On Wed, May 06, 2020 at 02:14:31AM +0100, Al Viro wrote: > On Tue, May 05, 2020 at 04:40:35PM -0700, Kees Cook wrote: > > After using simple_unlink(), a call to d_delete() is needed in addition > > to dput(). > > > > Signed-off-by: Kees Cook <keescook@chromium.org> > > --- > > Is this correct? I went looking around and there are a lot of variations > > on the simple_unlink() pattern... > > > > Many using explicit locking and combinations of d_drop(), __d_drop(), etc. > > Quite a few of those should switch to simple_recursive_removal(). As for > securityfs... d_drop() is _probably_ a saner variant, but looking at the > callers of that thing... at least IMA ones seem to be garbage. Hmm, I dunno. I hadn't looked at these yet. I'm not sure what's needed for those cases. Is my patch to add d_delete() correct, though? I'm trying to construct the right set of calls for pstore's filesystem, and I noticed that most will do simple_unlink(), d_delete(), dput(), but securityfs seemed to be missing it.

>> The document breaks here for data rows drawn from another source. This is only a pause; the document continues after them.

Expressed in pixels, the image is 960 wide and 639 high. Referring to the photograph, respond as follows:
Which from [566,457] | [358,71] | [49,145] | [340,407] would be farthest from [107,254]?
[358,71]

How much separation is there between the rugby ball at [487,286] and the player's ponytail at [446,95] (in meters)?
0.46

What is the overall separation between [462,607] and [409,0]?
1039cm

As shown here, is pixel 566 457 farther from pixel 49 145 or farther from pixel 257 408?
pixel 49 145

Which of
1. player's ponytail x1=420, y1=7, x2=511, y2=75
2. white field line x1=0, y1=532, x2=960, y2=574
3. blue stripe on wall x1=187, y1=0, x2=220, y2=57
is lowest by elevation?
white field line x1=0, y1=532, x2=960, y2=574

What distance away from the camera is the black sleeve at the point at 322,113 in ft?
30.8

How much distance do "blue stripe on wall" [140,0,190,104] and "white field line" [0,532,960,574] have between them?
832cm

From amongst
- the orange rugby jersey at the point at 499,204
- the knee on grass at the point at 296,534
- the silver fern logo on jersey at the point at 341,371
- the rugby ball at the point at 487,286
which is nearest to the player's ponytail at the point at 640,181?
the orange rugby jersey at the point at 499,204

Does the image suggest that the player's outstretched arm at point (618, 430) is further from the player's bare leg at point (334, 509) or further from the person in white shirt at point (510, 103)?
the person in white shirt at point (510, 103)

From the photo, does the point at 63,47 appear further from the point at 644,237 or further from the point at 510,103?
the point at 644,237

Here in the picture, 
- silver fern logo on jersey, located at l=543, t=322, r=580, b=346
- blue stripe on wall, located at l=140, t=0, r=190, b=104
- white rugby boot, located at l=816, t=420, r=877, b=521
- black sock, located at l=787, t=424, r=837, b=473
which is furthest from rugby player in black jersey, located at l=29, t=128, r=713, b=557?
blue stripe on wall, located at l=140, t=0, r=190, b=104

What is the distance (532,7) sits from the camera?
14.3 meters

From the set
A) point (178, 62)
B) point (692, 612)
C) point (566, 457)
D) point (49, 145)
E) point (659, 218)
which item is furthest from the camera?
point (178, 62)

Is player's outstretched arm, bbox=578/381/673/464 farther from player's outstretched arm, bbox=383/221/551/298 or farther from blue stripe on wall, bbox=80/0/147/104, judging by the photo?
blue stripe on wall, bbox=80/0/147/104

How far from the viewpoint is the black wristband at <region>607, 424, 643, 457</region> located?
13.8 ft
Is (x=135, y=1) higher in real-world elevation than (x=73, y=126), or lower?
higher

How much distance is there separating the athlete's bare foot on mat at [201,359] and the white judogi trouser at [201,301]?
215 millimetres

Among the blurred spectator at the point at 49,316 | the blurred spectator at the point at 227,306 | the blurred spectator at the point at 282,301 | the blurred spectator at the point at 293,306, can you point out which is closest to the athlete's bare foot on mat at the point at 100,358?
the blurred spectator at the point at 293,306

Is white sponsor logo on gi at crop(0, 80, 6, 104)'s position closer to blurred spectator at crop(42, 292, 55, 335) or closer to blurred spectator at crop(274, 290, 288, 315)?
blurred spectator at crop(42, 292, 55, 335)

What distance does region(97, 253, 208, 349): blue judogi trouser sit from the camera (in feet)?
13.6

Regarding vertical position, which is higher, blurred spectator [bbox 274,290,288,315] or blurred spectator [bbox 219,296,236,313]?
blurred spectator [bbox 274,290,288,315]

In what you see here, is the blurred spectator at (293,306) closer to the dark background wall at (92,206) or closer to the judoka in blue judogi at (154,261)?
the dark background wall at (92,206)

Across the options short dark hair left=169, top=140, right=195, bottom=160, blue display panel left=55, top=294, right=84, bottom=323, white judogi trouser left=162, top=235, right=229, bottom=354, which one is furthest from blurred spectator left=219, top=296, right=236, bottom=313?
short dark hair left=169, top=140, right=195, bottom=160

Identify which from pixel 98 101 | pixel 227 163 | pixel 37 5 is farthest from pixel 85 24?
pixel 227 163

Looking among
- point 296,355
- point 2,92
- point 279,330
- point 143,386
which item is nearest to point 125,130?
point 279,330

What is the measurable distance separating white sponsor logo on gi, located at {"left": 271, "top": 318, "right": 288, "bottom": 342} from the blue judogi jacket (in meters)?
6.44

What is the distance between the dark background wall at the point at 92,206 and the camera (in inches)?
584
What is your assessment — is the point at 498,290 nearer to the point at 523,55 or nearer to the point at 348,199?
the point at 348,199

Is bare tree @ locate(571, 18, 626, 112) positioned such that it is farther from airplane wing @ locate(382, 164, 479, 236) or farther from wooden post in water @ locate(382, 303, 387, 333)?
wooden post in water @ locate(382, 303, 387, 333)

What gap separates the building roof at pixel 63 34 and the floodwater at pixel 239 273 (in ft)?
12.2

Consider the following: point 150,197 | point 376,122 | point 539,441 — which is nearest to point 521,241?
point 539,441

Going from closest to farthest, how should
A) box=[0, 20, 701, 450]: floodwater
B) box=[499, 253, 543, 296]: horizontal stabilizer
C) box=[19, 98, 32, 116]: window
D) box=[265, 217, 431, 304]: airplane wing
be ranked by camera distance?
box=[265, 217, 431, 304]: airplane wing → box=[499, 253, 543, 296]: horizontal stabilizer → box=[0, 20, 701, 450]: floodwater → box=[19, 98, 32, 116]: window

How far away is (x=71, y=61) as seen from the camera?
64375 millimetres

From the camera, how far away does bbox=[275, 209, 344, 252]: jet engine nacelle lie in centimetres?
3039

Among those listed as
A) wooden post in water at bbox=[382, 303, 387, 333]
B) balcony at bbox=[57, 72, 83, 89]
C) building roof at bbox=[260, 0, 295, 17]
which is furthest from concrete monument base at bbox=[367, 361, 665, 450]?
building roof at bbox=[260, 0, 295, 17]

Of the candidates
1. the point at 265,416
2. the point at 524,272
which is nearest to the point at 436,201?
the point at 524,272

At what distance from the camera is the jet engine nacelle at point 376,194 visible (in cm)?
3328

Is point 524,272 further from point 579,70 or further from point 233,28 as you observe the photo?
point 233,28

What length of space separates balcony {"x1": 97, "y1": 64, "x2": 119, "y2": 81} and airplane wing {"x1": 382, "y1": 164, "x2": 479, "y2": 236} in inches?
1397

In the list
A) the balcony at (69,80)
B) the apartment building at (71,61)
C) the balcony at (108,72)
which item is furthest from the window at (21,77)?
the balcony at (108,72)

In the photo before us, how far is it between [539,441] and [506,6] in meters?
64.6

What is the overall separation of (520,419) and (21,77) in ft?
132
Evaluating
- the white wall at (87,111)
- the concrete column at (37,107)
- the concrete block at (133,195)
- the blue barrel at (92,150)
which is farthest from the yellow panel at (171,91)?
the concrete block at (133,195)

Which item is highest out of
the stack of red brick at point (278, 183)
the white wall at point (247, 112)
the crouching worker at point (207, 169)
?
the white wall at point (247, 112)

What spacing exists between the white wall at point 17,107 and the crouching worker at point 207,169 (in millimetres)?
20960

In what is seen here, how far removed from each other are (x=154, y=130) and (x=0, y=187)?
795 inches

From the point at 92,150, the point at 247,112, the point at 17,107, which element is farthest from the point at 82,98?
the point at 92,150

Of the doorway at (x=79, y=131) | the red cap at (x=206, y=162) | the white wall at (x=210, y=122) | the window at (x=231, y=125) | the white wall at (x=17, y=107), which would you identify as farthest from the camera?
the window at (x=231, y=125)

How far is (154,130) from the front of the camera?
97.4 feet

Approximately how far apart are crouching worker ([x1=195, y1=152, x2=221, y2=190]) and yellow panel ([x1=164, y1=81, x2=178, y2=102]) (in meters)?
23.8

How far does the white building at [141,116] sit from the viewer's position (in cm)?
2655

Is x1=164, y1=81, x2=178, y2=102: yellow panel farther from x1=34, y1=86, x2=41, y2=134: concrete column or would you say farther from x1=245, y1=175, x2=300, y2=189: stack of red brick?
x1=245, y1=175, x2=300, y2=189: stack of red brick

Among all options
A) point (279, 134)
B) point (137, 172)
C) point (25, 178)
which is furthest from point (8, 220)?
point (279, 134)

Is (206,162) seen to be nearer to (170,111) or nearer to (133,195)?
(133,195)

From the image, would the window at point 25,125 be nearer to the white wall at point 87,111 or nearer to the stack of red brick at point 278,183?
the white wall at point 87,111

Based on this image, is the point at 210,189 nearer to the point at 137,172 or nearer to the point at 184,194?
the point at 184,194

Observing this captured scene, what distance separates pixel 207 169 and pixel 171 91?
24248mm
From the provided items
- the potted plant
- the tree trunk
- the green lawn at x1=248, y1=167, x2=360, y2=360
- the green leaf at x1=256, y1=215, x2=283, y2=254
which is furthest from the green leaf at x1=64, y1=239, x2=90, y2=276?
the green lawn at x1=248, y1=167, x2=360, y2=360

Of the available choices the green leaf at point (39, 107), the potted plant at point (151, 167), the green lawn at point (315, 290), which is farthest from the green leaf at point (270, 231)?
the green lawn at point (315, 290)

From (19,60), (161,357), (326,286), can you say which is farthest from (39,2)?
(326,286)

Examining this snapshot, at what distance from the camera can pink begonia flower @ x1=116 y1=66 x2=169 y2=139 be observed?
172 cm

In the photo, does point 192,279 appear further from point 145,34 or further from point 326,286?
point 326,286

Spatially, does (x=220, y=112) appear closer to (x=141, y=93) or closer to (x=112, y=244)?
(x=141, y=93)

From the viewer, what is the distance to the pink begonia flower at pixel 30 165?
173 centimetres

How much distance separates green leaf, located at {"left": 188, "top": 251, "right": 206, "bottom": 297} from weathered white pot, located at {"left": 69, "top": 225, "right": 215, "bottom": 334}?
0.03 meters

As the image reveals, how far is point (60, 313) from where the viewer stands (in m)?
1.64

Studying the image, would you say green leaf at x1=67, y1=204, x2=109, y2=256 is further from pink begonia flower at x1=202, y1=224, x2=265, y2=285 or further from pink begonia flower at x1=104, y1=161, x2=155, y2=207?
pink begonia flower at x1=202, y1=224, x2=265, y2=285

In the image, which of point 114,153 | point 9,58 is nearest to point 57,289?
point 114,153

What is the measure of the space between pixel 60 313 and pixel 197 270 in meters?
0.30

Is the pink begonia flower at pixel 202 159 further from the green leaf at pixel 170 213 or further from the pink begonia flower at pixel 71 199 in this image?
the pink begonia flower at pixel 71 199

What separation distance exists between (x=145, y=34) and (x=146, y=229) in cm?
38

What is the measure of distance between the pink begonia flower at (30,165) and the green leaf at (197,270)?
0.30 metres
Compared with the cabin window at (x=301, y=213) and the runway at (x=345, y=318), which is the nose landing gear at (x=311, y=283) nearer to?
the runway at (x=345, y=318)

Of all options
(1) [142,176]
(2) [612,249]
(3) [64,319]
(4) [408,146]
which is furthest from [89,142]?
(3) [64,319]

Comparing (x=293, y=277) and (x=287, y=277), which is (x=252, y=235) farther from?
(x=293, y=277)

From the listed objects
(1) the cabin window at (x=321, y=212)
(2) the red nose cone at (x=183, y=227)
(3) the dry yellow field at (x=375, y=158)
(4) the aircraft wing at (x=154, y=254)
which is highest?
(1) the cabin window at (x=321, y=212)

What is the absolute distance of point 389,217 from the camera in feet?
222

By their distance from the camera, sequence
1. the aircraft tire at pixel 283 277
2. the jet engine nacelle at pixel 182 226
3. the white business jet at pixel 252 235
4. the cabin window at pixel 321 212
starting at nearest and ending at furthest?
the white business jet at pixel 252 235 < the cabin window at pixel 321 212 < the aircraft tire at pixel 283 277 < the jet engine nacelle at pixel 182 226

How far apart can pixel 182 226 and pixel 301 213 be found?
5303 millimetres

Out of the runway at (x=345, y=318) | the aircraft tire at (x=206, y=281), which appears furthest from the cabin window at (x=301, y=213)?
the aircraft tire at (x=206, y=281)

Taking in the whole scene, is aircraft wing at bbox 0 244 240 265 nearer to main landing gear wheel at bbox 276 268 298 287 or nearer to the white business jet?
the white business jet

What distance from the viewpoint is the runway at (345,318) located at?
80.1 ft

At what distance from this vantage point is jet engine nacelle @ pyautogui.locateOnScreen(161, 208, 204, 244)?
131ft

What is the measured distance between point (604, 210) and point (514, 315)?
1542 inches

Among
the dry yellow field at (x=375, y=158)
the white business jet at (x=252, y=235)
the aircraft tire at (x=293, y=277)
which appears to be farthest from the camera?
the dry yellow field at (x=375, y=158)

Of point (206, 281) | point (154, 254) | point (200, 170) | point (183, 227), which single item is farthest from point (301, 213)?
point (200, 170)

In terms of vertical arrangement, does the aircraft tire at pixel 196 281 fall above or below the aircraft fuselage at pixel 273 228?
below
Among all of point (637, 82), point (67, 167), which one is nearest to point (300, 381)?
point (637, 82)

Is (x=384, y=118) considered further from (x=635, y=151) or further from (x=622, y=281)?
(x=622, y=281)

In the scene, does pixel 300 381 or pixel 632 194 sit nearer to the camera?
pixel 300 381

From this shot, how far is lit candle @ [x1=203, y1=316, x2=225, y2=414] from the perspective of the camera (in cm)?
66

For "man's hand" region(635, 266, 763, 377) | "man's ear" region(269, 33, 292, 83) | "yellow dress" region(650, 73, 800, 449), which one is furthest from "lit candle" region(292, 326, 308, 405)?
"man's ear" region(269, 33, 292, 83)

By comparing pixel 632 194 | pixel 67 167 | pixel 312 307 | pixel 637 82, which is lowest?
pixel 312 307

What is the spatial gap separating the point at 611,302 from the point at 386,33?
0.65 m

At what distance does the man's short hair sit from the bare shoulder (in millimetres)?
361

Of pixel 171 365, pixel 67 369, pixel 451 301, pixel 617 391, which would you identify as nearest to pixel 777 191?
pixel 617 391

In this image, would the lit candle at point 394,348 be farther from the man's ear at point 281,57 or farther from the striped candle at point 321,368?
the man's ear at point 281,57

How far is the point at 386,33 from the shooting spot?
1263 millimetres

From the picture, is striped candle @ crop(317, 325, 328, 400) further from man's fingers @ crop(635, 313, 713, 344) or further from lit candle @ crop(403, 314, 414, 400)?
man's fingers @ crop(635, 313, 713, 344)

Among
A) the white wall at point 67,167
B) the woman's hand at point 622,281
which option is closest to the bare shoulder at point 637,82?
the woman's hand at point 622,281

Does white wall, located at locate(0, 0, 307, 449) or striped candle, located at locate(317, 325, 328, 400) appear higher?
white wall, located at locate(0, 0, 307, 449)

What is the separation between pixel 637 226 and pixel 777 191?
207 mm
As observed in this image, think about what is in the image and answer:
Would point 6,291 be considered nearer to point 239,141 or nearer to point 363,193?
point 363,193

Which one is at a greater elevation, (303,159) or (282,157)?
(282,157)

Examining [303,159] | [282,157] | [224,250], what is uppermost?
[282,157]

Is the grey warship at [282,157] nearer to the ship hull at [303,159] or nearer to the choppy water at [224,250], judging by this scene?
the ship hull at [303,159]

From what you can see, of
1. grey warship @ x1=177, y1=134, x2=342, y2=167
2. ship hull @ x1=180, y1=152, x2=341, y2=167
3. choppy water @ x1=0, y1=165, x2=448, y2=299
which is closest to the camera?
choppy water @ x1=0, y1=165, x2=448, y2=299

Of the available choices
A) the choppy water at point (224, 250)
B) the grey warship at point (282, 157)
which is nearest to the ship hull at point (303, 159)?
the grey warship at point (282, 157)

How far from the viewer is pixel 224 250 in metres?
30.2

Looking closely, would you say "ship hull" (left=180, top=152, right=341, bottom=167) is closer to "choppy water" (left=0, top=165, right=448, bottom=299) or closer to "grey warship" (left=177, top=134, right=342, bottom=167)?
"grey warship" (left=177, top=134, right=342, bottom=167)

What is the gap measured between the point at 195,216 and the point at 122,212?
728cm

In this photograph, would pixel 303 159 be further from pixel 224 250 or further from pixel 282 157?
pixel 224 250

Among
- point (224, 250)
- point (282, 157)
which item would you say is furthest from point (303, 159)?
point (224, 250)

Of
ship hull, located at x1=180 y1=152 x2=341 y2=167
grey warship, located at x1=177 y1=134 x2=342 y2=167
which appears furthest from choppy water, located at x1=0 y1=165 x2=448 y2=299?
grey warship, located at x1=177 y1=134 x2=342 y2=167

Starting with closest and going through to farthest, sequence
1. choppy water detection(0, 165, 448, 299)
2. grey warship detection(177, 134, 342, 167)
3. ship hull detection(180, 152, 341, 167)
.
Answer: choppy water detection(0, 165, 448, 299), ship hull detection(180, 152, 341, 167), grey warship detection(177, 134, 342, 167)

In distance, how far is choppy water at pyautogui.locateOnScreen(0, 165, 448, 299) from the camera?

On Tue, May 05, 2020 at 08:28:33PM -0700, Kees Cook wrote: > On Wed, May 06, 2020 at 02:14:31AM +0100, Al Viro wrote: > > On Tue, May 05, 2020 at 04:40:35PM -0700, Kees Cook wrote: > > > After using simple_unlink(), a call to d_delete() is needed in addition > > > to dput(). > > > > > > Signed-off-by: Kees Cook <keescook@chromium.org> > > > --- > > > Is this correct? I went looking around and there are a lot of variations > > > on the simple_unlink() pattern... > > > > > > Many using explicit locking and combinations of d_drop(), __d_drop(), etc. > > > > Quite a few of those should switch to simple_recursive_removal(). As for > > securityfs... d_drop() is _probably_ a saner variant, but looking at the > > callers of that thing... at least IMA ones seem to be garbage. > > Hmm, I dunno. I hadn't looked at these yet. I'm not sure what's needed > for those cases. > > Is my patch to add d_delete() correct, though? I'm trying to construct > the right set of calls for pstore's filesystem, and I noticed that most > will do simple_unlink(), d_delete(), dput(), but securityfs seemed to be > missing it. d_drop(). d_delete() is for the situations when you want the sucker to become a hashed negative, if at all possible. Re pstore: context, please.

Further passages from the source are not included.